*WHAT TO PRODUCE*
Reproduce the part of the passage below on future-ready companies starting at "Companies that accomplish" and ending at "the other areas.".

(Beginning of DOCUMENT SEGMENT)

Companies that accomplish this transformation are “future ready,” according to researchers at the MIT Center for Information Systems Research. Future-ready companies outperform companies that lag in digital transformation, with transformed companies showing average revenue growth of 17.3 percentage points.
In a new research briefing, Stephanie Woerner, Ina Sebastian, and Peter Weill write that these high-performing companies create value through customers, operations, and ecosystems, as well as foundational capabilities that enable progress in all the other areas.
Within these areas, the researchers identified 10 capabilities that top-performing companies share. The capabilities were identified over five years of research, including more than 50 interviews with executives and several surveys with more than 2,000 respondents. The results were also field-tested in workshops with senior management teams and boards.
Customer capabilities
1. Provide a great multiproduct customer experience. Future-ready firms integrate products to convert the typical customer journey into a seamless multichannel experience. They aim to meet customer needs instead of pushing products.
2. Be purpose-driven. Leaders, customers, employees, investors, and partners are increasingly demanding that firms have a purpose beyond maximizing shareholder wealth. People associated with the company can unite around a strong purpose, which encourages excellence.
Operational capabilities
3. Become modular, open, and agile. Future-ready companies take the components and capabilities that make them great — their crown jewels, as the researchers put it — and turn them into modular, digitized services. These services can be combined into many different digital offerings.
4. Strive for ambidexterity. Future-ready firms use digital technologies in two different ways: to constantly innovate, and to control costs and accelerate transformation. This allows companies to solve customer problems and offer a seamless customer experience while improving processes, encouraging reuse of data and technology and enhancing productivity.

(End of DOCUMENT SEGMENT)
(Beginning of DATA TO EXAMINE)

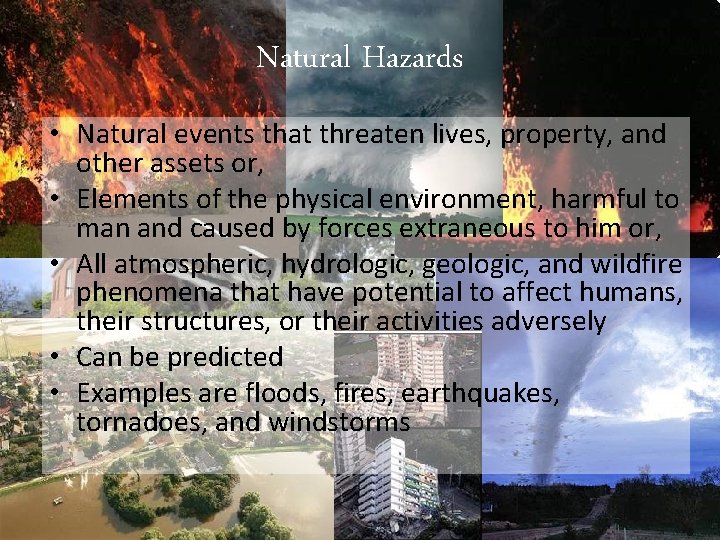 Natural Hazards

• Natural events that threaten lives, property, and other assets or,
• Elements of the physical environment, harmful to man and caused by forces extraneous to him or,
• All atmospheric, hydrologic, geologic, and wildfire phenomena that have potential to affect humans, their structures, or their activities adversely
• Can be predicted
• Examples are floods, fires, earthquakes, tornadoes, and windstorms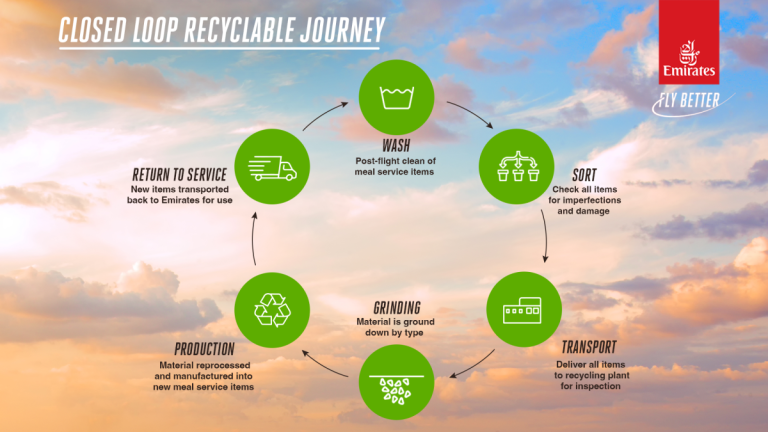 CLOSED LOOP RECYCLABLE JOURNEY

Emirates

FLY BETTER

WASH
Post-flight clean of meal service items

SORT
Check all items for imperfections and damage

TRANSPORT
Deliver all items to recycling plant for inspection

GRINDING
Material is ground down by type

PRODUCTION
Material reprocessed and manufactured into new meal service items

RETURN TO SERVICE
New items transported back to Emirates for use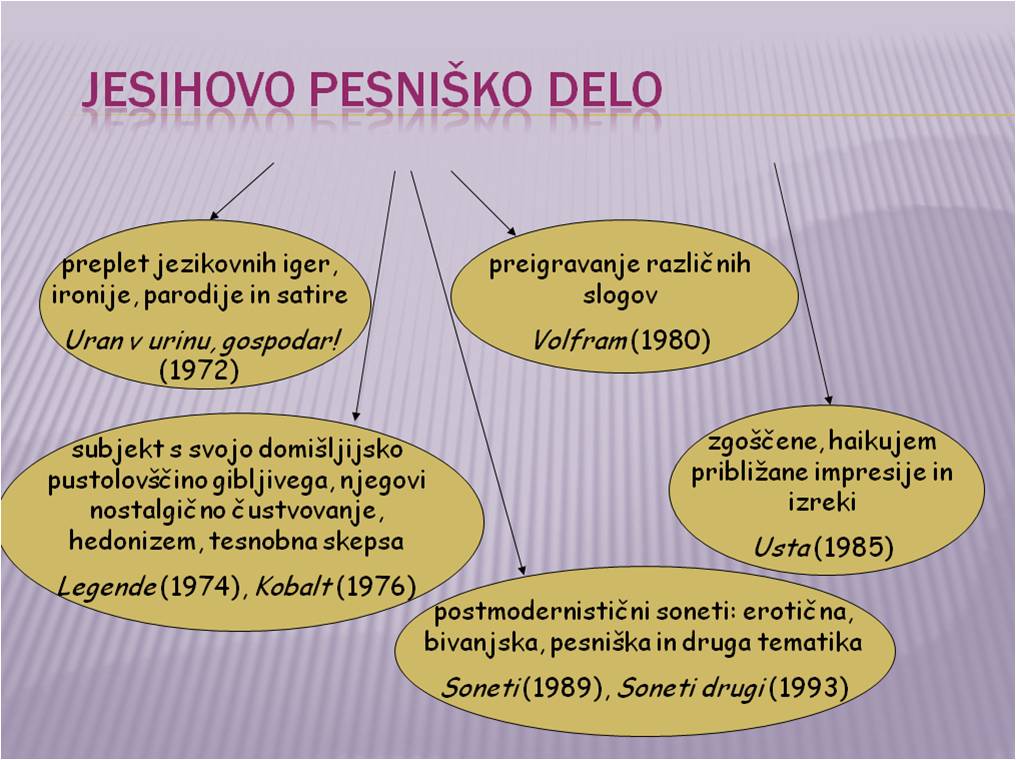 JESIHOVO PESNIŠKO DELO

preplet jezikovnih iger, ironije, parodije in satire

Uran v urinu, gospodar! (1972)

preigravanje različnih slogov

Volfram (1980)

subjekt s svojo domišljijsko pustolovščino gibljivega, njegovi nostalgično čustvovanje, hedonizem, tesnobna skepsa

Legende (1974), Kobalt (1976)

zgoščene, haikujem približane impresije in izreki

Usta (1985)

postmodernistični soneti: erotična, bivanjska, pesniška in druga tematika

Soneti (1989), Soneti drugi (1993)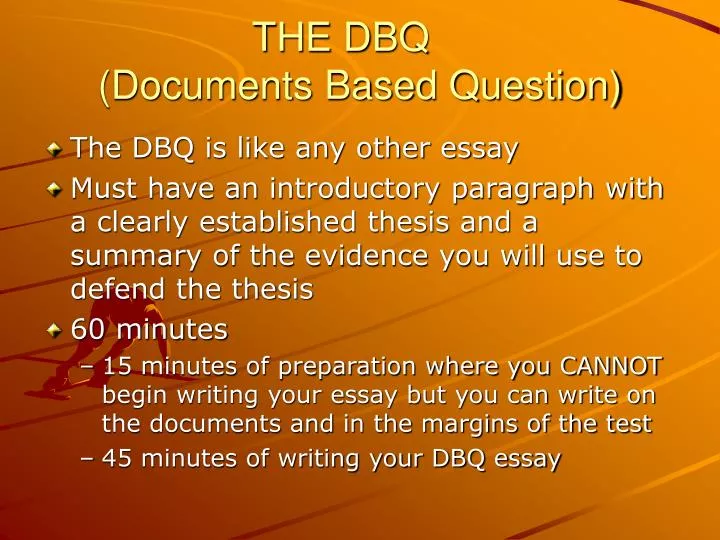 THE DBQ
(Documents Based Question)

The DBQ is like any other essay

Must have an introductory paragraph with a clearly established thesis and a summary of the evidence you will use to defend the thesis

60 minutes

– 15 minutes of preparation where you CANNOT begin writing your essay but you can write on the documents and in the margins of the test

– 45 minutes of writing your DBQ essay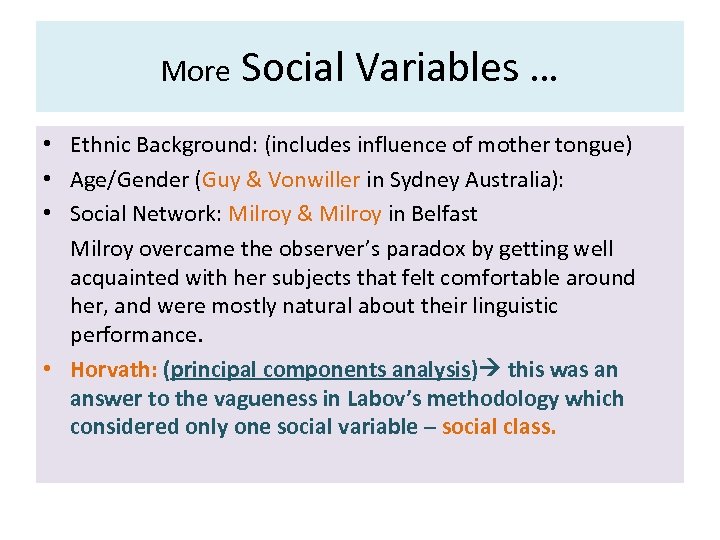 More Social Variables …

• Ethnic Background: (includes influence of mother tongue)
• Age/Gender (Guy & Vonwiller in Sydney Australia):
• Social Network: Milroy & Milroy in Belfast

Milroy overcame the observer's paradox by getting well acquainted with her subjects that felt comfortable around her, and were mostly natural about their linguistic performance.

• Horvath: (principal components analysis)→ this was an answer to the vagueness in Labov's methodology which considered only one social variable – social class.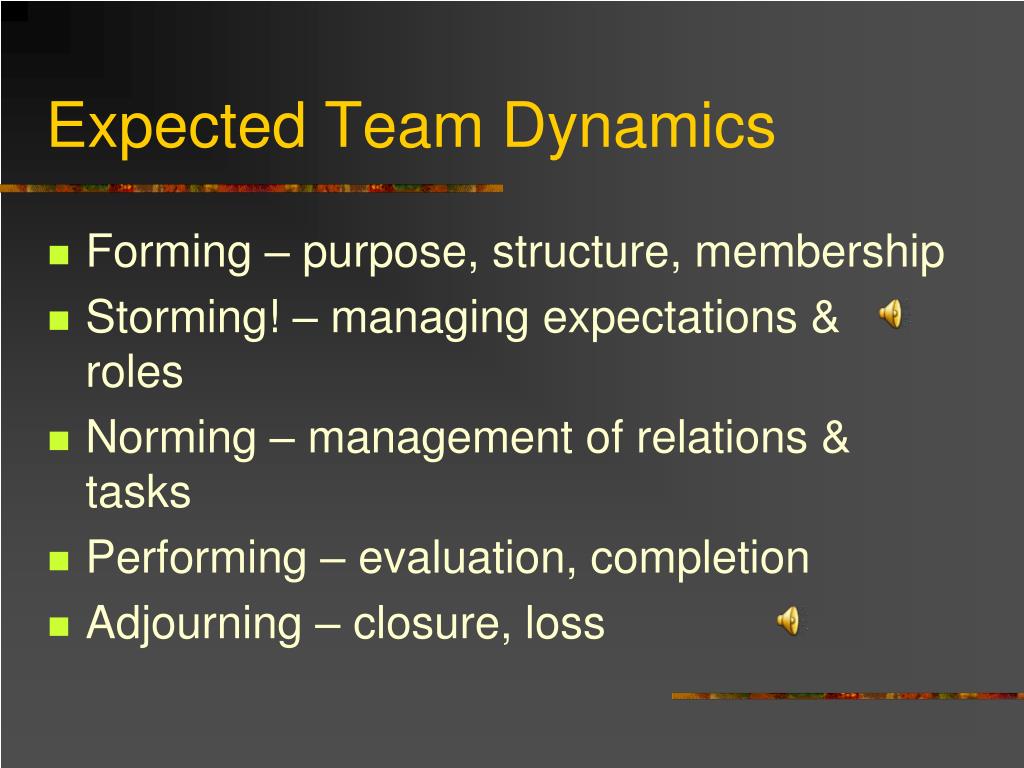 Expected Team Dynamics

- Forming – purpose, structure, membership
- Storming! – managing expectations & roles
- Norming – management of relations & tasks
- Performing – evaluation, completion
- Adjourning – closure, loss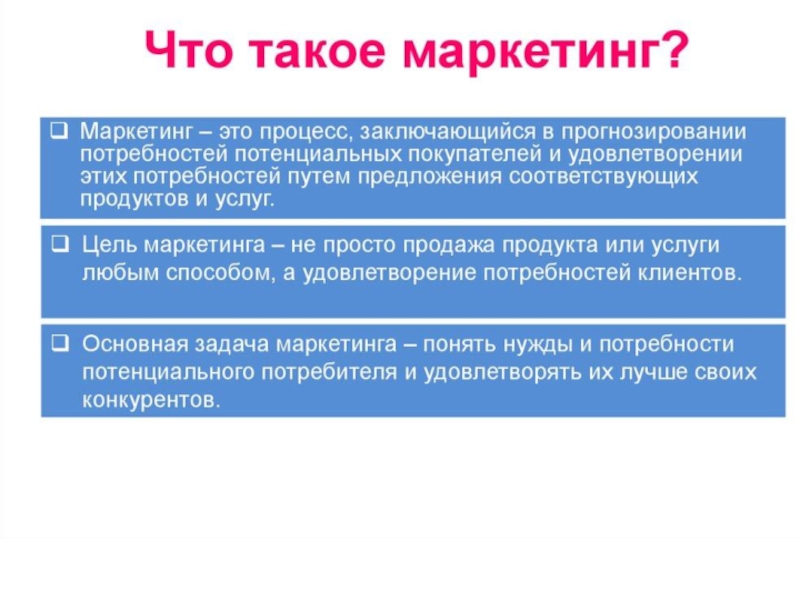 Что такое маркетинг?

❑ Маркетинг – это процесс, заключающийся в прогнозировании потребностей потенциальных покупателей и удовлетворении этих потребностей путем предложения соответствующих продуктов и услуг.

❑ Цель маркетинга – не просто продажа продукта или услуги любым способом, а удовлетворение потребностей клиентов.

❑ Основная задача маркетинга – понять нужды и потребности потенциального потребителя и удовлетворять их лучше своих конкурентов.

(End of DATA TO EXAMINE)

*TASK RESPONSE*
Companies that accomplish this transformation are “future ready,” according to researchers at the MIT Center for Information Systems Research. Future-ready companies outperform companies that lag in digital transformation, with transformed companies showing average revenue growth of 17.3 percentage points.
In a new research briefing, Stephanie Woerner, Ina Sebastian, and Peter Weill write that these high-performing companies create value through customers, operations, and ecosystems, as well as foundational capabilities that enable progress in all the other areas.